I have a friend who expresses her feelings which come from thoughts. She might say, about to enter into a difficult work project, "I am feeling a wee bit vulnerable" which comes from the thought, 'I am nervous about this project and working with particular people and having to perform professionally when I am just a vulnerable person myself, deep down.' I remember when she first started doing this with me and I didn't know what to do with it. Of course I listened, consoled, assured her it was a bit of nerves and she'd be absolutely fine, which she was. But, I don't do that. I don't run around saying, "I feel angry" or "I feel upset" or "I feel nervous" or "I feel incompetent". I just deal with that stuff myself. If I am making those kind of comments about my feelings I am in quite the state, and I hate to be in a state.

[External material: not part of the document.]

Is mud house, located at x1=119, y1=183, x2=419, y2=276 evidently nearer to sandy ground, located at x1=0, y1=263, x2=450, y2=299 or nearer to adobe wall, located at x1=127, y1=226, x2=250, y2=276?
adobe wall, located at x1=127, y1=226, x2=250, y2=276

If you take the feeling of' 'incompetence' I am experiencing right now, well, I'm not incompetent at all, but the feeling arises from the thought that I am putting off today getting ready for tomorrow. It will get done quite shortly but I am aware I am procrastinating. There's the thought. 'I am procrastinating and that's stupid'. In fact, I've done a great deal of preparation and just need to tie up loose ends, but it's boring too, 'I am bored', and all that dumb thinking in my head has led to an uncomfortable feeling.

We all run around with a bunch of useless thoughts in our heads and wonder why we have an uncomfortable feeling in our body. I suppose it's not all useless. Would we get things done if the voice in our heads didn't whip us into shape?

Over the last several years meditation for me is a time to come home. Home is a place inside myself, the place where peace resides and thoughts are not invited or welcome. What interests me about 'home' is that in a state of as little thought as possible, the thoughts coming and going but not taking hold of the mind, there comes a feeling which is always wonderful. It's a feeling of love, of peace, of gratitude, of understanding; of compassion. It's a feeling of rich wonder at the business of being alive on this Earth in this moment. Non-thinking states create happy feelings, and there's my kink in a nutshell.

My friend once gave me the suggestion under hypnosis, which I think I have mentioned before, 'You have an irresistible desire to go to your cushion'. I absolutely do have an irresistible desire to go to my cushion. Nothing is going to change that now.